Task instructions => Please put the lines running from the one with "What is the extent" to the one with "which one is", both included, into a JSON list of strings, one string per line, with blank lines left out and no other lines added.

Spatial question entries =>
===============

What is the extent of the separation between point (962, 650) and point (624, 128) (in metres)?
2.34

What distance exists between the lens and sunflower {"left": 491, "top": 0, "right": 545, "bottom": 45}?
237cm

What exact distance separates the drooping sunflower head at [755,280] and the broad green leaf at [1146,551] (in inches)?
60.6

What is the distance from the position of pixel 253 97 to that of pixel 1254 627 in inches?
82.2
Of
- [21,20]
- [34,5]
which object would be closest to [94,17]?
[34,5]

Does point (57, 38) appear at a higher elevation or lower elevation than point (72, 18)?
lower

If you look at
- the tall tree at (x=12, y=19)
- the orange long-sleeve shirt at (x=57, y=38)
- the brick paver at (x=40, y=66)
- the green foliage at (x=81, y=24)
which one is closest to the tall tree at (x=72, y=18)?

===============

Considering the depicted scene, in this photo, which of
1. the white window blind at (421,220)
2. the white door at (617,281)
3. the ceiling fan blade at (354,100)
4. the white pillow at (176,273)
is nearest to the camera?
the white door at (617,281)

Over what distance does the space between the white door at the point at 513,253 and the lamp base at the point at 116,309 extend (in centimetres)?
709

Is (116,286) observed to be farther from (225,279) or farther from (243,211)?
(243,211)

===============

Final result =>
[
  "What is the extent of the separation between point (962, 650) and point (624, 128) (in metres)?",
  "2.34",
  "What distance exists between the lens and sunflower {\"left\": 491, \"top\": 0, \"right\": 545, \"bottom\": 45}?",
  "237cm",
  "What exact distance separates the drooping sunflower head at [755,280] and the broad green leaf at [1146,551] (in inches)?",
  "60.6",
  "What is the distance from the position of pixel 253 97 to that of pixel 1254 627 in inches?",
  "82.2",
  "Of",
  "- [21,20]",
  "- [34,5]",
  "which object would be closest to [94,17]?",
  "[34,5]",
  "Does point (57, 38) appear at a higher elevation or lower elevation than point (72, 18)?",
  "lower",
  "If you look at",
  "- the tall tree at (x=12, y=19)",
  "- the orange long-sleeve shirt at (x=57, y=38)",
  "- the brick paver at (x=40, y=66)",
  "- the green foliage at (x=81, y=24)",
  "which one is closest to the tall tree at (x=72, y=18)?"
]